PASSAGE TO READ
· · · ·
So what does this show?
Here is the list, ranked by dollars back to dollar sent:
New Mexico $2.03
West Va $1.76
N. Dakota $1.68
S. Dakota $1.53
S. Carolina $1.35
N. Carolina $1.08
Rhode Island $1.00
New Jersey $.61
Sorry for any formatting issues, but I have no patience for that.
The list shows:
1. Income matters. The states with higher personal income send more to Washington DC than states which are poorer. Texas, for example, has become richer and thus it has dropped relatively recently below $1 back for every $1 sent.
2. There is a general transfer of wealth in this country. BUT, it runs from the richer states to the poorer states and runs almost exclusively from Democratic states to Republican states.
I point this out again: one major wealth transfer in this country runs from Democratic run states to Republican run states. It's not even close. Look at the list. Break even is RI and that is #33. Look at Illinois; they get back 3/4 of every $1 they send.
What this also means is that when S.Carolina (#16 at $1.35) uses incentives to draw business from Washington state, they're in part being subsidized by Washington (#38 at $.88). Competition between the states may be a great idea but it's certainly not being done on an even playing field.
I've heard offered the idea that states should get back what they send. I'm all for it: the GOP run states would be crushed and would have to change their policies to generate higher income, perhaps by investing more in human capital and not trying to keep wages and benefits as low as possible. My state could really use the extra 18 cents per dollar we send to the federal government.
An irony, of course, is that we hear this kind of rhetoric almost exclusively from GOP run states. The governor of Texas has complained notably about this and yet Texas is barely below $1 back - and only crossed that line in recent years - and every single state below them on the list is Democratic , with the possible exception of Nevada (and sometimes Colorado). And yet Republican run states are clearly the ones who benefit from the current system.
So again, let's equalize funding so each state gets what it sends in. I'm all for it.
· · · ·
RAW DATA
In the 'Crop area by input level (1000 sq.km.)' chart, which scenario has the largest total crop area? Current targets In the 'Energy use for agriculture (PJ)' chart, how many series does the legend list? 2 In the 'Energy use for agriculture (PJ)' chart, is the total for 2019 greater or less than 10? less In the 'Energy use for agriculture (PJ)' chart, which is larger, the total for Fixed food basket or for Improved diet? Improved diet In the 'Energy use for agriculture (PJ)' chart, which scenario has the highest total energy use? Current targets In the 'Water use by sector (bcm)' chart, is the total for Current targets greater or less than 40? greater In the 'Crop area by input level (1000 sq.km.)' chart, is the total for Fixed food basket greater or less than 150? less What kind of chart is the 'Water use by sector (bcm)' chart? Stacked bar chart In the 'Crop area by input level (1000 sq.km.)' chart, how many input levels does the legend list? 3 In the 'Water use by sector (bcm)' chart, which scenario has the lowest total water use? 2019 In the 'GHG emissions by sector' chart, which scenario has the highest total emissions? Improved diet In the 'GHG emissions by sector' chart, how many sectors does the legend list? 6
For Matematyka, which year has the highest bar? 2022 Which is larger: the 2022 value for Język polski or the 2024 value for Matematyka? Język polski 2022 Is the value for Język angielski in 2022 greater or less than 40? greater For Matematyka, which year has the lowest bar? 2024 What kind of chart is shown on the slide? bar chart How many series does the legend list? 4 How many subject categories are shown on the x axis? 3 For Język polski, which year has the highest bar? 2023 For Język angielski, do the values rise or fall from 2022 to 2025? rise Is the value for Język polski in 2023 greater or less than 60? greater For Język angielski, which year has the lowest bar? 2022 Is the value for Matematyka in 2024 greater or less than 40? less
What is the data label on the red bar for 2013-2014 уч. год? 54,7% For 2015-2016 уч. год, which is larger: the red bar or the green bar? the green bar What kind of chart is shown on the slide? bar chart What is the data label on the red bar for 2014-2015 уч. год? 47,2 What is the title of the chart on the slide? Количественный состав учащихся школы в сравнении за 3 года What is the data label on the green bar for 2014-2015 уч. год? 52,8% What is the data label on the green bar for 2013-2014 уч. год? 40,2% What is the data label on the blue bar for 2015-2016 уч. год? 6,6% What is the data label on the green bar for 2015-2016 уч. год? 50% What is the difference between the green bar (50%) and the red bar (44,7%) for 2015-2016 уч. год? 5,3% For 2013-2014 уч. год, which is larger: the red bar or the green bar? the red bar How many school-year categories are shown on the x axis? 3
· · · ·
PROBLEMS AND TASKS
• 1. According to the post on federal money returned to each state, how much does Illinois get back for every $1 it sends?
• 2. In the post on federal money returned to each state, why has Texas recently dropped below $1 back for every $1 sent?
• 3. Retype the post on federal money returned to each state between "I point this" and "every $1 they send.", inclusive.

TASK-BY-TASK RESULTS
• 1. Illinois gets back 3/4 of every $1 it sends.

• 2. Texas has become richer. The post says that states with higher personal income send more to Washington DC than poorer states, so Texas's rising income has pushed it below the $1 mark.

• 3.
I point this out again: one major wealth transfer in this country runs from Democratic run states to Republican run states. It's not even close. Look at the list. Break even is RI and that is #33. Look at Illinois; they get back 3/4 of every $1 they send.